## [Written instruction a]
Find every line in the entries that contains the word "exists" and copy each of those lines. Case counts.

# PHOTOSHOP EXPERTS! HELP!



## DigitalSquirrel (Jan 6, 2009)

Hey, I have this picture that I drew, but it was on notebook paper. I wanna put it on a DS skin, could anyone remove the notebook lines professionally?

http://tinypic.com/view.php?pic=xds00w&s=5

Thanks!


----------



## lapispencil (Jan 6, 2009)

uhm I think you posted on the wrong thread.


----------



## chrispinifer (Jan 6, 2009)

Why not just redraw it on white paper or draw it in PS?


----------



## unknownworlder (Jan 6, 2009)

Well, maybe he doesn't have photoshop, and maybe he doesnt have the time, so he cant redraw it.


----------



## Reaper (Jan 6, 2009)

that would take long time


----------



## TodayiSawMyHeroF (Jan 6, 2009)

## [Written instruction b]
According to the forum thread, what kind of paper was DigitalSquirrel's drawing made on?

## [Records shown]
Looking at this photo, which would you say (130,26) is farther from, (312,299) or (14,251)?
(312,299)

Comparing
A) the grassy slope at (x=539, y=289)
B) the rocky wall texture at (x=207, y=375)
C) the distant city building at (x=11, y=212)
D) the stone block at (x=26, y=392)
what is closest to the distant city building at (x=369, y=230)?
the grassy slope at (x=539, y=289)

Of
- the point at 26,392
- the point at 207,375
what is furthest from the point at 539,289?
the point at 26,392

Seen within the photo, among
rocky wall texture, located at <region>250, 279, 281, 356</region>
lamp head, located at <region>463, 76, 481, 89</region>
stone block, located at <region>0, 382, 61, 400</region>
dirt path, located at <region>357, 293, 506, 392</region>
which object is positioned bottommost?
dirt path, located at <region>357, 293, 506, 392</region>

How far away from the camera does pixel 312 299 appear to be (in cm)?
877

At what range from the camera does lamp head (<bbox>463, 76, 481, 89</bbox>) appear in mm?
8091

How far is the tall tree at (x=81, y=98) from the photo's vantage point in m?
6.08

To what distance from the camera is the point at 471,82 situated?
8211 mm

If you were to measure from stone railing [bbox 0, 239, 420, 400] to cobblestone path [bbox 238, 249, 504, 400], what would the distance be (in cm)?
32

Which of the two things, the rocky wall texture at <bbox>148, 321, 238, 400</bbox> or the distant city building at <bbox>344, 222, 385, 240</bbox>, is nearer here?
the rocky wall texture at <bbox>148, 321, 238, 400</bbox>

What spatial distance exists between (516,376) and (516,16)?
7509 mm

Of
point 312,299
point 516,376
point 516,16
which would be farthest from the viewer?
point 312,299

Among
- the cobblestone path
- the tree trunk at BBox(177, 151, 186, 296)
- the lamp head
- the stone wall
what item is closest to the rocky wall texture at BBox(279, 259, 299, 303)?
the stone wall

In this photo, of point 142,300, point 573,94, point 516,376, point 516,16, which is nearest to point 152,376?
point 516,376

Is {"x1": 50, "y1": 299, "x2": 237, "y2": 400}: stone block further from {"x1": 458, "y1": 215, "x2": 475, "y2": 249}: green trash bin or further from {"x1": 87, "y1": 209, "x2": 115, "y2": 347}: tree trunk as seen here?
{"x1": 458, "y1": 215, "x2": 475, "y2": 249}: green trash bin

---

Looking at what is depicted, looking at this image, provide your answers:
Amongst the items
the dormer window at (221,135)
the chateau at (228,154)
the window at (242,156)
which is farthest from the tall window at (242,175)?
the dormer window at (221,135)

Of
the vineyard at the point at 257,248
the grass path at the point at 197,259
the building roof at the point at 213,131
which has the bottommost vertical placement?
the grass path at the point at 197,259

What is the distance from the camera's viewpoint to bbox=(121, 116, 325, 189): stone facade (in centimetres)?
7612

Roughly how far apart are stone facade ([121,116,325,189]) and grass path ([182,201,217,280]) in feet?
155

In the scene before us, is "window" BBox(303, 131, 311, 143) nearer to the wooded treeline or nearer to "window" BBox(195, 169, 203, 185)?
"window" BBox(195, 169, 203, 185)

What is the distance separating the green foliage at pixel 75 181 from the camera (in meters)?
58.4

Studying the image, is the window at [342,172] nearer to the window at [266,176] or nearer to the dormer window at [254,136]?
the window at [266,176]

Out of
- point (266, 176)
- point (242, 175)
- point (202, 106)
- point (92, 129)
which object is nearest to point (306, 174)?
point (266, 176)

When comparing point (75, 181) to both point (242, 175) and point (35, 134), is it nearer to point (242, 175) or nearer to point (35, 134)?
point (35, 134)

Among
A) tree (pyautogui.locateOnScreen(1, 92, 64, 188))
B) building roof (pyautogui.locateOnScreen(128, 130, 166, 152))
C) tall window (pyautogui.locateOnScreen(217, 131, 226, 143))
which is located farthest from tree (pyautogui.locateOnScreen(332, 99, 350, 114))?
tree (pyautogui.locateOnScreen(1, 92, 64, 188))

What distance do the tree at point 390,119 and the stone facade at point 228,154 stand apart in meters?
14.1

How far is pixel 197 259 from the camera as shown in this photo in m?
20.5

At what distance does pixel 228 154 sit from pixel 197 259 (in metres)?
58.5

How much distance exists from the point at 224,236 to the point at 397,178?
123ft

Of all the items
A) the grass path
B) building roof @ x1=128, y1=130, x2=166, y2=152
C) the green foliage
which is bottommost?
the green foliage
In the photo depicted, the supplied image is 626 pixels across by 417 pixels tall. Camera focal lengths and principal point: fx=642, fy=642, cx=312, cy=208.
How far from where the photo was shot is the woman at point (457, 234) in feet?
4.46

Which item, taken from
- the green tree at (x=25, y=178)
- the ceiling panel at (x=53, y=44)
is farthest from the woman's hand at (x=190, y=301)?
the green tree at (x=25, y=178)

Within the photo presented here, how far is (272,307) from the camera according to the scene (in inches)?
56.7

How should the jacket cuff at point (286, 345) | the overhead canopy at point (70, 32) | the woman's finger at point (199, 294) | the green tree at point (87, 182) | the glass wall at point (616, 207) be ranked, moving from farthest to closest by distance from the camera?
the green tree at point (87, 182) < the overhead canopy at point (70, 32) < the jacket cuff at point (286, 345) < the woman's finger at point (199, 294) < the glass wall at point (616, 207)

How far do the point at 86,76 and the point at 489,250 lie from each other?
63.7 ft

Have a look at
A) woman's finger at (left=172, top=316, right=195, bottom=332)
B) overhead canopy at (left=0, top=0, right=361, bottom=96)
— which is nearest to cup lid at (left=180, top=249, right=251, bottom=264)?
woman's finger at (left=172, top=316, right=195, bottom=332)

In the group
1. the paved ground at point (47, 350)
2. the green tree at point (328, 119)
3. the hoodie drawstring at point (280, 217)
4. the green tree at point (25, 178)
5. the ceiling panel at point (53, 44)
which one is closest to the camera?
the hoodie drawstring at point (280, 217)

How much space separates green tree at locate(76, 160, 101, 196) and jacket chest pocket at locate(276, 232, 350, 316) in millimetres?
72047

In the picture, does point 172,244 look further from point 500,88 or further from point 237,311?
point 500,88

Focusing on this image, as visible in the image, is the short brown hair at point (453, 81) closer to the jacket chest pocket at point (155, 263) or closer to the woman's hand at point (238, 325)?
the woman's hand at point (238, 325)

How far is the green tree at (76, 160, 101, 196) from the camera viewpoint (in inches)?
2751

## [Written answer a]
What spatial distance exists between (516,376) and (516,16)?
How much distance exists from the point at 224,236 to the point at 397,178?

## [Written answer b]
Notebook paper.